> _Text to read_
^^^^

Key fact: if $x[n]$ is a $P$-periodic square wave with duty cycle $D$

$$
    \bar{x} = \frac{1}{P}\sum_{n=k}^{k+P-1} x[n] = 2D -1
$$

 * for a balanced square wave, $D=1/2$, so the period average is zero
 * in general, $0 \leq D \leq 1 \Rightarrow -1 \leq \bar{x} \leq +1$

## Lowpass-filtering square waves

Let's try to filter square waves with different duty cycles with a simple lowpass filter

In [None]:
for n, p in enumerate(((4, 2), (4, 3), (5, 3))):
    N, alpha = 200, 0.98
    x = square_wave_pwm(*p, 50)
    y = sp.lfilter([1 - alpha], [1, -alpha], x)
    # average value
    x_bar = 2.0 * p[1] / p[0] - 1
    plt.subplot(1, 3, n+1)    
    plt.plot(x, 'green', y, 'red', [0, N], [x_bar, x_bar], 'blue')
    plt.ylim(-1.2, 1.2);
    plt.title(f'duty cycle: {p[1]}/{p[0]}, avg = {x_bar:.2f}')

We can thus "approximate" any value between -1 and 1 provided:
 * we produce a **fast** square wave with the right duty cycle
 * we lowpass the result
 
A square wave with period $P$ be used to approximate $P+1$ different values.

### Who does the filtering?

Three choices
 * use an explicit lowpass
 * exploit the fact that loudspeakers have a natural lowpass response
 * exploit the fact that we can't hear above 20 kHz

### How "fast" should the square wave be

The fast square wave introduces high-frequency content and we don't want to hear that.

For a sampling frequency $F_s$:
 * a square wave of period $P$ will have its first spectral line at  $f_1 = F_s/P$, regardless of duty cycle
 * $f_1$ should be in the stopband of the lowpass or outside of hearing range
 * this limits the maximum period (and thus the range of values we can approximate)

### Implicit oversampling

Replacing a sample value by $N$ periods of $P$ samples corresponds to an oversampling factor $K = NP$.

^^^^

[Source records]

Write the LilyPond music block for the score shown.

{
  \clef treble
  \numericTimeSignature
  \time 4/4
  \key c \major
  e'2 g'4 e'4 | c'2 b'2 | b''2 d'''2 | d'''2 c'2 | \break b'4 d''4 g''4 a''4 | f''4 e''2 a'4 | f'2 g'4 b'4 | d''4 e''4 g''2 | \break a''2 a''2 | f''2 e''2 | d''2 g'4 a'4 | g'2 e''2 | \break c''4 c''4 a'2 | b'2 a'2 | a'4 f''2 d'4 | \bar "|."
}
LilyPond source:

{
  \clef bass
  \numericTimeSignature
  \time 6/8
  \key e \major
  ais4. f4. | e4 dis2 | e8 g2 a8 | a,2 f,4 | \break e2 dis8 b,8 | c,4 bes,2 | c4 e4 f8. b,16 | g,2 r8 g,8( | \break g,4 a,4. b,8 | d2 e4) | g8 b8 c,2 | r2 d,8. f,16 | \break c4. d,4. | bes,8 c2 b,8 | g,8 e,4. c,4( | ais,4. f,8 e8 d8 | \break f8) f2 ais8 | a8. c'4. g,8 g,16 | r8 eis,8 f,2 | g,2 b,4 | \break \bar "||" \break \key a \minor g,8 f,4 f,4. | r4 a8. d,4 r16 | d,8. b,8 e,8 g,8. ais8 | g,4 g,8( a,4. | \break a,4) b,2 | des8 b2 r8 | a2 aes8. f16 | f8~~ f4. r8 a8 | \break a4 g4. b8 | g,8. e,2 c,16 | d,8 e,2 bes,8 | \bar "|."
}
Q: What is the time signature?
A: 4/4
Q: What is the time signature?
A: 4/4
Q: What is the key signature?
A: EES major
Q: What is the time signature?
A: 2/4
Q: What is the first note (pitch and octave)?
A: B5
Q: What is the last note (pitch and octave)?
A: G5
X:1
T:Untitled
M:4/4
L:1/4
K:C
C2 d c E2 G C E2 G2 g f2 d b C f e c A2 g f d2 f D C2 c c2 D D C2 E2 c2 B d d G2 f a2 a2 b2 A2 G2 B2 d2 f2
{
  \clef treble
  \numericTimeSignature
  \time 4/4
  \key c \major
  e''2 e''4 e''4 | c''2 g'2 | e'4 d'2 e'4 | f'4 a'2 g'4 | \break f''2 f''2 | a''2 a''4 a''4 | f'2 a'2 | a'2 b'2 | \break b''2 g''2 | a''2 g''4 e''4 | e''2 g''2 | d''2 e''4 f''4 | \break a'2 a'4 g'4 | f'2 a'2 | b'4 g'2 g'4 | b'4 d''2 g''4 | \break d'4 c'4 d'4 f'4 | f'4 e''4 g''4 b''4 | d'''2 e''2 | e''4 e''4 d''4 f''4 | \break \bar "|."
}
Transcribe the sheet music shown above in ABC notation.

^^^^

> _Written task A_
Copy word for word the stretch of the entries from the line containing "Q: What is the last note (pitch and octave)?" through the end of the entries.
> _Written task B_
Write the next part of the square-wave text, picking up after its last sentence.
The square-wave text and the entries are two separate pieces of material.

> _Expected output A_
Q: What is the last note (pitch and octave)?
A: G5
X:1
T:Untitled
M:4/4
L:1/4
K:C
C2 d c E2 G C E2 G2 g f2 d b C f e c A2 g f d2 f D C2 c c2 D D C2 E2 c2 B d d G2 f a2 a2 b2 A2 G2 B2 d2 f2
{
  \clef treble
  \numericTimeSignature
  \time 4/4
  \key c \major
  e''2 e''4 e''4 | c''2 g'2 | e'4 d'2 e'4 | f'4 a'2 g'4 | \break f''2 f''2 | a''2 a''4 a''4 | f'2 a'2 | a'2 b'2 | \break b''2 g''2 | a''2 g''4 e''4 | e''2 g''2 | d''2 e''4 f''4 | \break a'2 a'4 g'4 | f'2 a'2 | b'4 g'2 g'4 | b'4 d''2 g''4 | \break d'4 c'4 d'4 f'4 | f'4 e''4 g''4 b''4 | d'''2 e''2 | e''4 e''4 d''4 f''4 | \break \bar "|."
}
Transcribe the sheet music shown above in ABC notation.

> _Expected output B_
### Pulse width vs pulse density modulation

Since we are using lowpass filtering to obtain an average value, the order of positive and negative values in a period is irrelevant.
 * when all the values with the same sign are grouped together: pulse **width** modulation
 * when they alternate as much as possible: pulse **density** modulation
 
In audio we use pulse density because it spreads out more the spurious high-frequency content that needs to be filtered.


In [None]:
def square_wave_pdm(P, C, N=1):
    # build a variable duty cycle square wave for pulse density modulation
    period = -np.ones(P)
    ix = 0
    for n in range(0, C):
        period[int(ix)] = 1
        ix += P / float(C)
    sw = np.tile(period, N)
    return sw

In [None]:
plt.subplot(1, 2, 1)    
show_sqw(7, 3, sw=square_wave_pwm)
plt.subplot(1, 2, 2)    
show_sqw(7, 3, sw=square_wave_pdm)

## PacMan, again

Goal: encode the two-voice PacMan tune, without an explicit lowpass.
 * we need to encode three values, so $P \ge 2$
 * maximum sampling frequency on soundcard is $F_\max=96~\mathrm{kHz}$
 * if $P=2$, $f_1 = F_\max/2 = 48~\mathrm{kHz}$, outside of hearing range
 * original sampling frequency $F_s =24~\mathrm{kHz}$ 
 * we pick $N=2$: oversampling $K = NP = 4$
 * $(NP)F_s = 96 = F_\max$: perfect!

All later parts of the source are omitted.